Es ist eine interessante Verschiebung: Bis Ende Juni 2026 gewann der ESG-gefilterte S&P 500 Dividend Aristocrats Index rund 8,5 Prozent. Der S&P 500 Top 10 Index legte im selben Zeitraum nur etwa 0,8 Prozent zu. Daraus lässt sich noch keine dauerhafte Stilwende ableiten. Auffällig ist jedoch, dass Anleger wieder häufiger Unternehmen berücksichtigen, deren Bewertung nicht von sehr weit in die Zukunft reichenden Gewinnerwartungen abhängt.
Dividenden-Aristokraten erhöhen ihre Ausschüttung seit mindestens 25 Jahren. Diese Historie besitzt für professionelle Investoren einen konkreten Informationswert. Sie umfasst mehrere Rezessionen, die Finanzkrise, die Pandemie und Phasen stark veränderter Zinsen. Eine lange Serie von Erhöhungen setzt voraus, dass ein Unternehmen über den Zyklus hinweg genug freien Cashflow erwirtschaftet und seine Bilanz nicht dauerhaft überfordert.

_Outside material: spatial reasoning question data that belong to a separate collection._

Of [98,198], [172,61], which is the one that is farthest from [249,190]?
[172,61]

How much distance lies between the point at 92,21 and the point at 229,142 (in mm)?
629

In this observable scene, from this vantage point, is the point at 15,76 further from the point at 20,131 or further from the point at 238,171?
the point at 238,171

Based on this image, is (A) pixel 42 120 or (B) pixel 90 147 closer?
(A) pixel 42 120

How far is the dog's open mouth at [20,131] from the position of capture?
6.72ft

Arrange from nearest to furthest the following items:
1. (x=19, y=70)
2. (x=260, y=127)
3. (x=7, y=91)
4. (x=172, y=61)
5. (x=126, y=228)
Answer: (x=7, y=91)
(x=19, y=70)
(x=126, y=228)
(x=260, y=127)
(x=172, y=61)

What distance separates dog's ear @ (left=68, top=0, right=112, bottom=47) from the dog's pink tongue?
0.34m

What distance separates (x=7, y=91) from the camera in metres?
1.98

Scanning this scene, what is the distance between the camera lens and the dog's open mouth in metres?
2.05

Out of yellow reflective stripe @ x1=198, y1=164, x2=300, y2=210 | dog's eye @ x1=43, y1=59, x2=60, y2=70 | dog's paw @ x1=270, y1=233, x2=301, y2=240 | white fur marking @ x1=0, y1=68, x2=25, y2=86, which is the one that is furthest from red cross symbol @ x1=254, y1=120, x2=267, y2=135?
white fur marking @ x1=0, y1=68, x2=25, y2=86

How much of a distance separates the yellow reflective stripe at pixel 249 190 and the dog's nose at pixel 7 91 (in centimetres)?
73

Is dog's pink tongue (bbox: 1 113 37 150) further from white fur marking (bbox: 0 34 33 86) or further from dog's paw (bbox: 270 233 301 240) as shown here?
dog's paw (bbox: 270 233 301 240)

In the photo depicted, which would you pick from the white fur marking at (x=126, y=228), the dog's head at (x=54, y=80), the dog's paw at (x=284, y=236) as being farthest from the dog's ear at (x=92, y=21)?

Illinois Tool Works hat seine Dividende bis 2025 über 62 Jahre in Folge erhöht. Nach einer Anhebung um sieben Prozent belief sich die annualisierte Ausschüttung auf 6,44 US-Dollar je Aktie. Im ersten Quartal 2026 erwirtschaftete der Industriekonzern 528 Millionen US-Dollar freien Cashflow, sechs Prozent mehr als im Vorjahreszeitraum. Johnson & Johnson erhöhte die Dividende im April 2026 zum 64. Mal hintereinander. Die lange Ausschüttungshistorie ist nur dann aussagekräftig, wenn das Unternehmen die Dividende aus dem laufenden Geschäft finanziert. Muss es dafür neue Schulden aufnehmen oder Investitionen kürzen, verliert die Kennzahl ihren Wert.
Viele Titel aus Basiskonsum, Gesundheit oder Industrie wurden lange weniger beachtet, weil ihr Wachstum deutlich hinter dem großer KI-Anbieter zurückblieb. Inzwischen fällt stärker ins Gewicht, wie viel Zukunft ihre Kurse bereits vorwegnehmen. Bei etablierten Dividendenwerten stammt ein größerer Teil der erwarteten Rendite aus laufenden Cashflows. Ihre Kurse sind daher weniger darauf angewiesen, dass die Bewertungsmultiplikatoren weiter steigen.
Auch bei einem Dividenden-Aristokraten müssen Portfoliomanager prüfen, wie viel freier Cashflow nach den notwendigen Investitionen verbleibt und ob die Dividende in schwächeren Jahren gedeckt war. Eine lange Ausschüttungshistorie schützt nicht vor dauerhaft sinkenden Umsätzen, einer überdehnten Bilanz oder einem zu hohen Kaufpreis. Zudem muss das Unternehmen genug in seine Marktstellung investieren. Lässt die Ausschüttungsquote kaum noch Mittel für Forschung, neue Anlagen oder Zukäufe, schwächt das den Investmentcase.
Hinzu kommt die Zinsabhängigkeit. Dividendenwerte können unter steigenden Anleiherenditen leiden, weil ihre laufenden Ausschüttungen dann mit attraktiveren Kupons konkurrieren. Unternehmen mit wachsender Dividende sind hier besser aufgestellt als Titel, deren hohe Rendite aus einem gefallenen Aktienkurs stammt. Der Unterschied liegt in der Entwicklung des freien Cashflows. Wächst er, kann auch die Ausschüttung steigen. Bei stagnierenden Mittelzuflüssen wird die Dividende zunehmend zur Belastungsprobe.
Für die Aktienallokation bieten Dividenden-Aristokraten wieder eine plausible Ergänzung. Der KI-Investitionszyklus bleibt intakt, doch die hohen Bewertungen vieler Wachstumswerte lassen wenig Raum für Enttäuschungen. Bei Unternehmen mit stetigem freien Cashflow stammt ein größerer Teil der erwarteten Rendite aus laufenden Ausschüttungen und moderatem Gewinnwachstum. Ein Portfolio ist dadurch weniger stark davon abhängig, dass wenige hoch bewertete Titel ihre Gewinnziele vollständig erreichen.